Thursday, April 14, 2016

Day 7: Just tell me what you want!!!

Dear Reader,
            I know that babies can't talk, but I really really wish they could. Work was awful today and I'm seriously starting to question whether my future family will have any children in it. Okay that was a joke...sort of. I think I still want children, but if there was any day to realize just how far into the distant future that I wanted to have those children, it was today. 
         
       There was crying. There was screaming. There was poop. And that was only the first 10 minutes of being there. After four hours I was about ready to jump out of a window. I like kids, I really do. I wouldn’t be a camp counselor every year if I didn’t, but I don’t like feeling helpless. That’s how I felt with those kids today: helpless, confused and completely out of my comfort zone. Many of today’s problems could’ve been fixed if the kids could’ve just told me what their problem was, but they’re babies so it’s not in their capabilities to do so. Therefore, Kit and I were left surrounded by tears, screams, and frustrations (some of which were our own). If anything I felt useless. These kids were crying, begging for help or some sort of attention and there was really nothing I could do. Kit and I were two people among 20 crying babies, 20 crying babies that all wanted to be held and cared for. I left the shelter today feeling useless, exhausted, and stretched way too thin.
       
         In hindsight, it's sad to think that these kids are so desperate to be held and dealt with affection that they cry, beg and literally cling on to you in order to keep your attention. However, at the same time it's hard to blame the young mothers who work so hard to get through schooling in order to create a better life for themselves and their children. It’s not a preferential situation from either side. These kids to some degree feel abandoned by their mothers who they only see maybe once or twice a day (usually only for a bath and feeding, nothing else) and thus cling on to us volunteers and workers to supplement what they feel is missing from their parents, so much so that today one of the kids called me mom simply because I was there. While as volunteers Kit and I try to do the best we can, we can never replace their mothers.

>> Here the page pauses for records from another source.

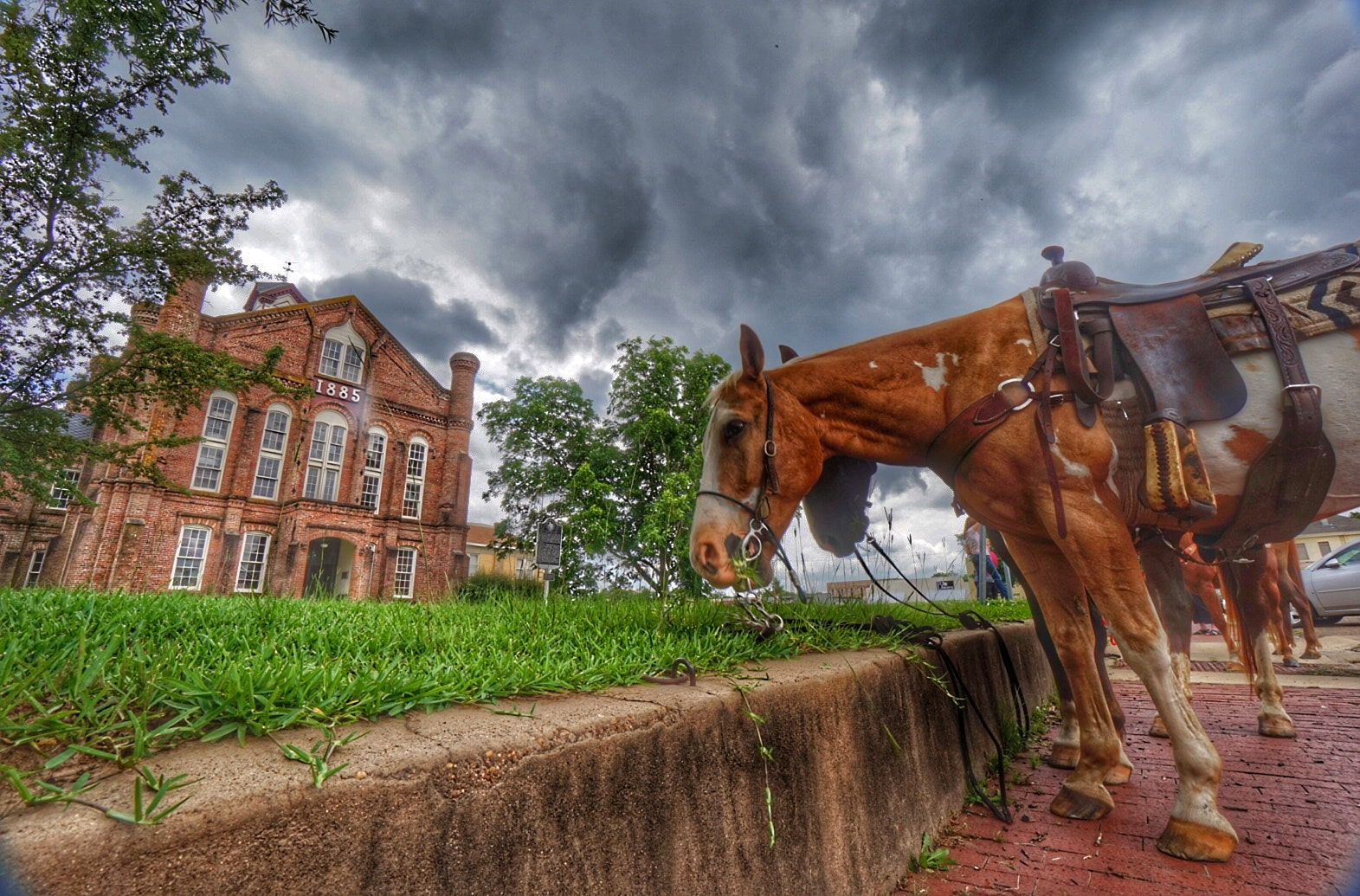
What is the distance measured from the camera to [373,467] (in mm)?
25562

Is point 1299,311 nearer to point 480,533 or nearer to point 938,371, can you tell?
point 938,371

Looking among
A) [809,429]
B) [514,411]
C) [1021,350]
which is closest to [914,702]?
[809,429]

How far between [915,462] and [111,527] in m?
26.7

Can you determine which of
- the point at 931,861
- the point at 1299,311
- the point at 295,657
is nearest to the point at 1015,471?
the point at 1299,311

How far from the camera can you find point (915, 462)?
295cm

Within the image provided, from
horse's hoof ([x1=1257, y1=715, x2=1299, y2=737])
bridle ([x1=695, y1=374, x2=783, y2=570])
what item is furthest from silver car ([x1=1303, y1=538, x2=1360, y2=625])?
bridle ([x1=695, y1=374, x2=783, y2=570])

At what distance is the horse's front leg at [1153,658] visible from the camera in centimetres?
217

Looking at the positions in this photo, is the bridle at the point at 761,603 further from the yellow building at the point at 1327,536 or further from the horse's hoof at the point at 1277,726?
the yellow building at the point at 1327,536

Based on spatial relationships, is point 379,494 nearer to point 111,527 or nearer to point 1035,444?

         It seems easy to blame the mothers for their mistakes, but they are all very young. In fact most of the mothers are younger than me, yet they are taking care of their children and taking classes. They are all very brave and empowering women seeking to find a better way out of a bad situation. Even though their better way has some negative repercussions for their children, in the long run it is what will improve their lives. I'm proud of these women for their accomplishments and they continue to astound me with their strength and resilience. At their age, I'm not sure I could've done what they're doing. It's really inspiring.

         When Kit and I got home we eat what was essentially a Guatemalan quesadilla. It was as always very delicious and a great way to offset the morning we’d had. After lunch Kit and I took refuge in our room where I finished my Spanish homework and Kit did work on her computer. I briefly studied what I’d learned the day before: greetings, days of the week, months of the year, parts of the day, colors, fruits and the verbs Gustar (to like) and Necesitar (to need). At 2:15, we took off to go to our Spanish lesson.

      I still think Spanish lessons are my favorite part of the day. My Spanish teacher is really funny and I’m learning a lot of material. I’d like to think that I could continue Spanish after I leave Guatemala and eventually become fluent. I’ve always enjoyed language and the idea of being tri-lingual is really appealing to me. Today I learned 5 very important verbs: Estar (to be), Ser (to be), Querer (to want), Tener (to have) and Haber (there is). Together these verbs (if conjugated correctly) can frame a conversation. Basically, today Jaime taught me the key to having somewhat of a real conversation with someone in Spanish. I’ll admit these are some complicated verbs though. Knowing the difference between using Estar and Ser was by far the most challenging part of today’s lessons and I’m still struggling to use each verb correctly.

        I also learned opposites today in addition to lots of random vocabulary. Jaime had flash cards with opposites on them and each opposite had a picture depicting the meaning of the word. After we went through all the cards, Jaime then proceeded to make a game out of asking me what was in each picture. That was easier said then done. It’s not easy to tell what objects are in a picture when your Spanish vocabulary amounts to almost none. Thus the game started off with Jaime pointing to an object in the photo and me sarcastically saying either the object’s color (I’m really good with colors) or saying the English word for the object and adding the sound oh or ah to the ending. It actually worked for some because apparently plant in Spanish is la planta, but that didn’t prevent Jaime from calling me an inventor of words. Unfortunately words like el cloudo, la grassa and el flooro don’t exist. Thus at the end of the lesson I had four full sheets of paper of vocabulary (those were some super in depth illustrations) and a ton of homework to do, all of which I will relegate to tomorrow, because I am exhausted.

        Even though today has had its ups and downs, I still find myself everyday feeling more grateful for my experience and having the opportunity to come here. I can’t wait to see what tomorrow brings, because whatever it is I’m sure it’ll be amazing.